I certify that answers given in this application are true, correct and complete to the best of my knowledge. I authorize investigation of all statements contained in this application for employment as may be necessary in arriving at an employment decision.  I hereby understand and acknowledge that, unless otherwise defined by applicable law, any employment relationships with this organization are of an “At Will” nature, which means that the employer may discharge the employee without cause. It is further understood that this “At Will” employment relationship

may not be changed by any written document or conduct unless such change is specifically acknowledged in writing by an authorized executive of this organization.  In the event of employment, I understand that false or misleading information given in my application or

interview(s) may result in my discharge. I understand, also, that I am required to abide by all rules and

regulations of the employer.  I also understand the components of the conditional offer of employment and if requested I hereby agree to

a polygraph and/ or psychological examination.

 

 

This form MUST be notarized by a notary before your application will be accepted. You must sign

this form in front of your notary.

__________________________________________________________________

Signature of Applicant Date

Witness my signature this the ____________ day of __________________, _______________.

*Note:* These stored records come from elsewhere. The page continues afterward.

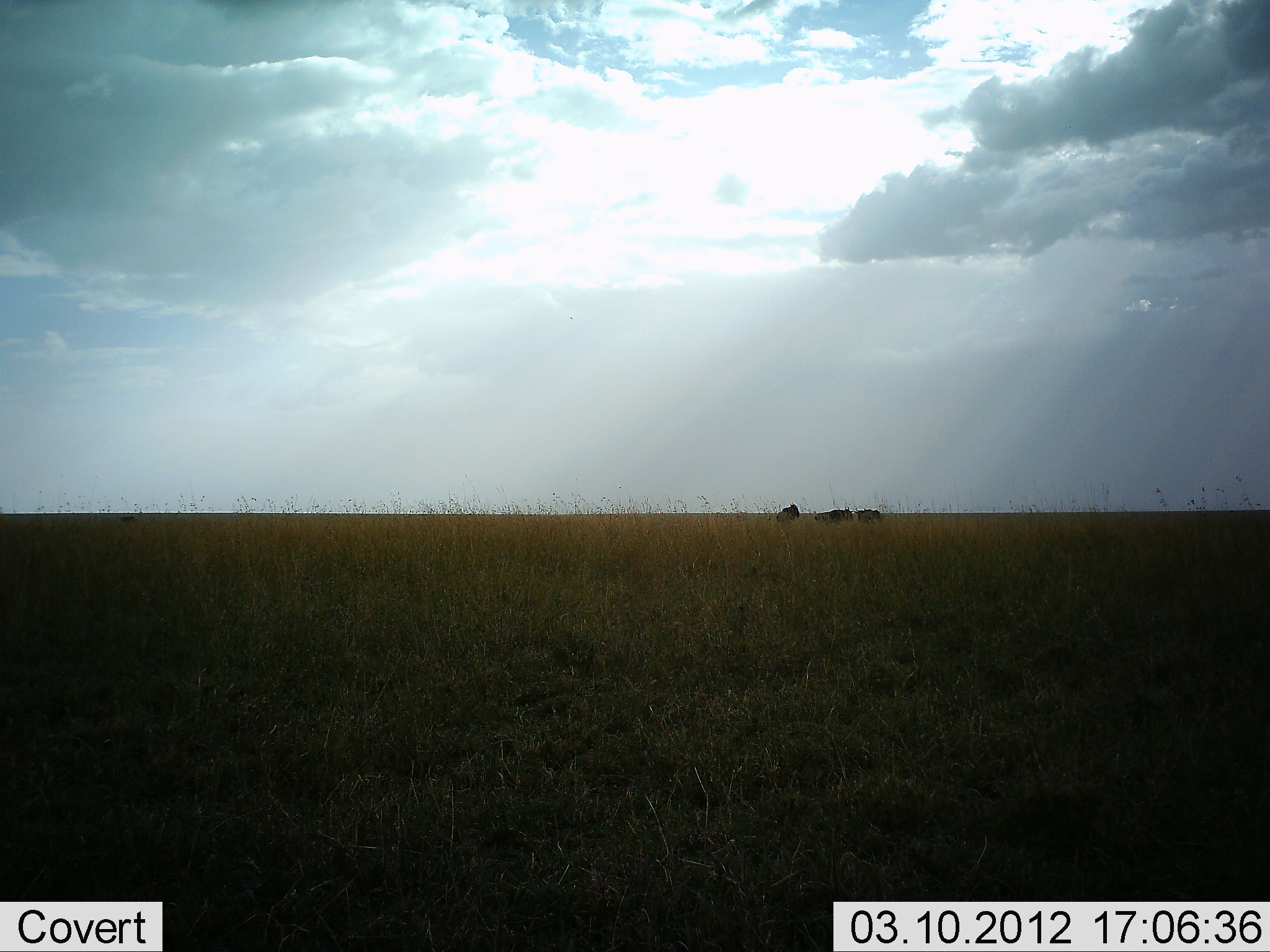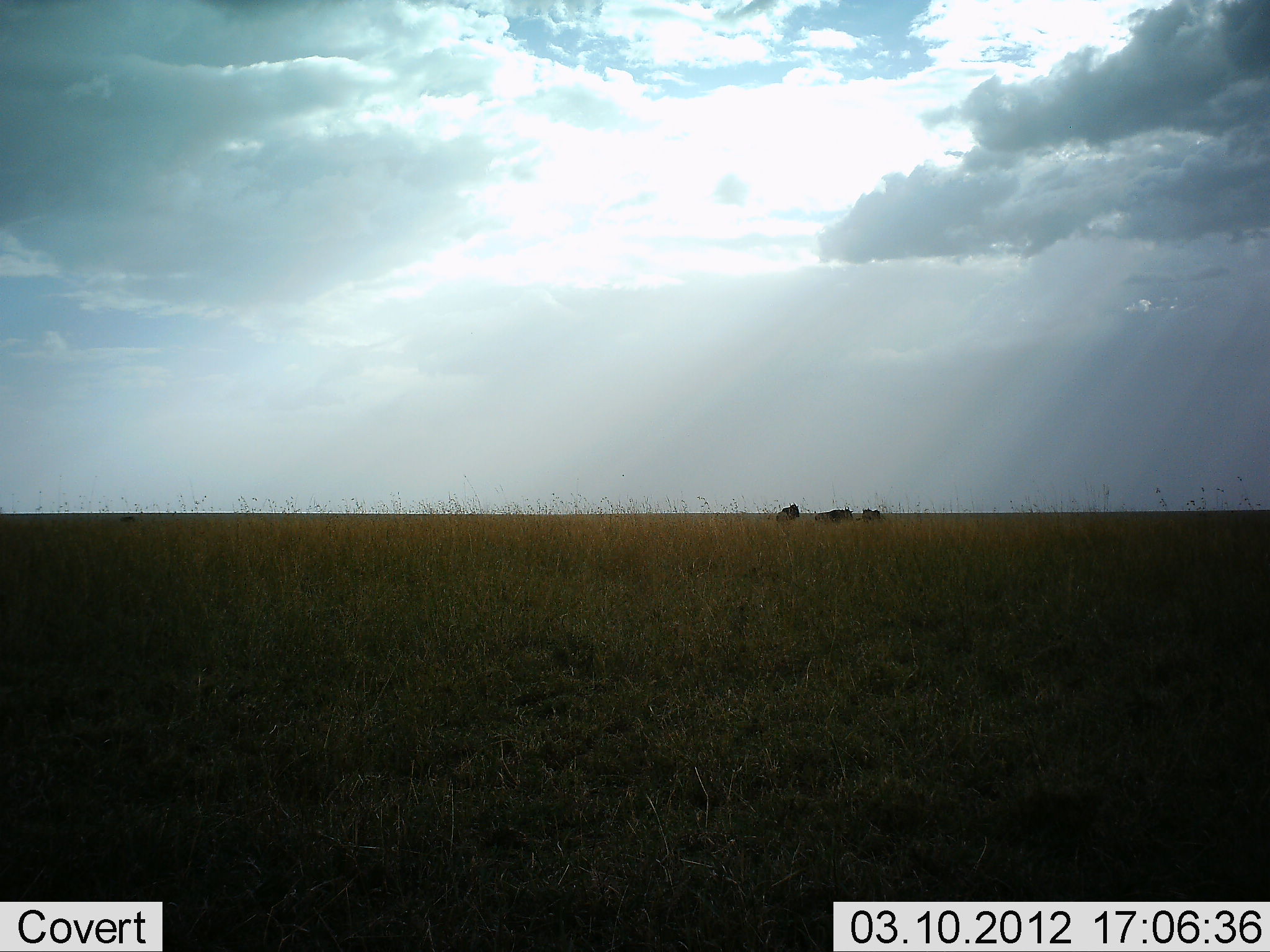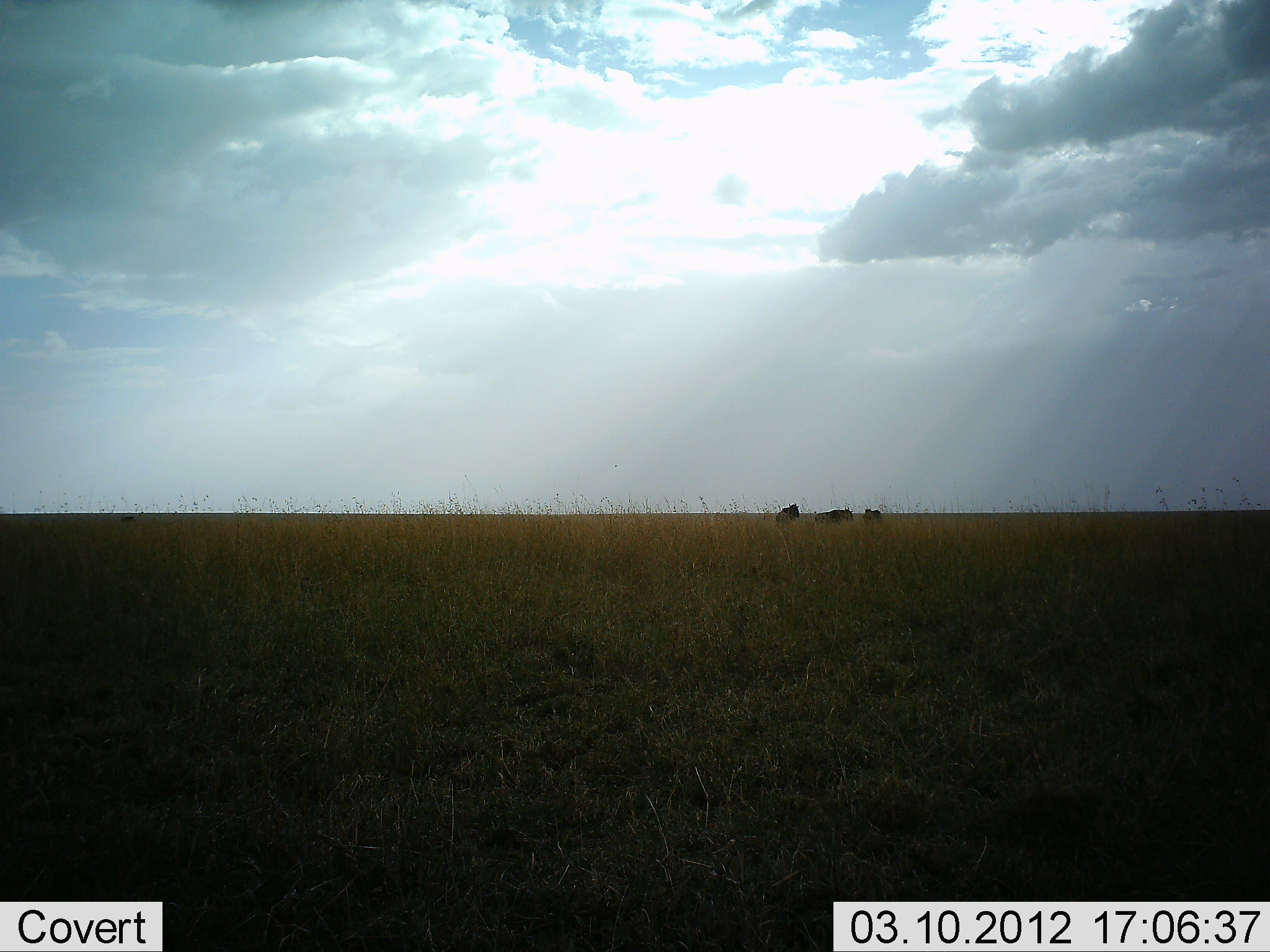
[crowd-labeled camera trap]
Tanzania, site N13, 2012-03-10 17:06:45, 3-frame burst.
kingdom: Animalia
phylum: Chordata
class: Mammalia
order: Artiodactyla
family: Bovidae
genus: Connochaetes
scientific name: Connochaetes taurinus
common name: blue wildebeest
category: wildebeest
Wildebeest (blue wildebeest) (Connochaetes taurinus), count 3. Behavior (volunteer vote fractions): standing 89%, resting 11%, moving 0%, interacting 0%. Young present (vote fraction): 0%. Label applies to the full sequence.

____________________________

Signature of Notary

 

 

 

 

(SEAL)

 

 

 

 

AUTHORIZATION FOR RELEASE OF PERSONAL INFORMATION

 

I, ____________________________________ , do hereby authorize a review and full disclosure of all records concerning myself to any duly authorized agent of the City of Hernando., Mississippi, whether the said records are of a public, private, or confidential nature.  The intent of this authorization is to give my consent for full and complete disclosure of the records of educational institutions, financial or credit institutions, including records of loans, the records of commercial or retail agencies (including credit reports and /or ratings), psychiatric treatment and/or consultation, including hospitals, clinics, private practitioners, and the U.S. Veteran’s Administration, employment and pre-employment records, complaints, or grievances filed by or against me or another person in any case, either criminal or civil, in which I presently have or have had an interest.  I understand that any information obtained by a personal history background investigation, which is developed directly or indirectly, in who or in part, upon this release authorization will be considered in determining my suitability for employment by the City of Hernando. I also certify that no person(s) will be held liable for releasing such information.

 

 

A copy of this release form will be valid as an original thereof, even though the said photocopy does not contain writing of my signature.

 

This form MUST be notarized by a notary before your application will be accepted. You must sign this form in front of the notary.

 

 

 

 

 

__________________________________________________________________

Signature of Applicant Date

Witness my signature this the ____________ day of __________________, _______________.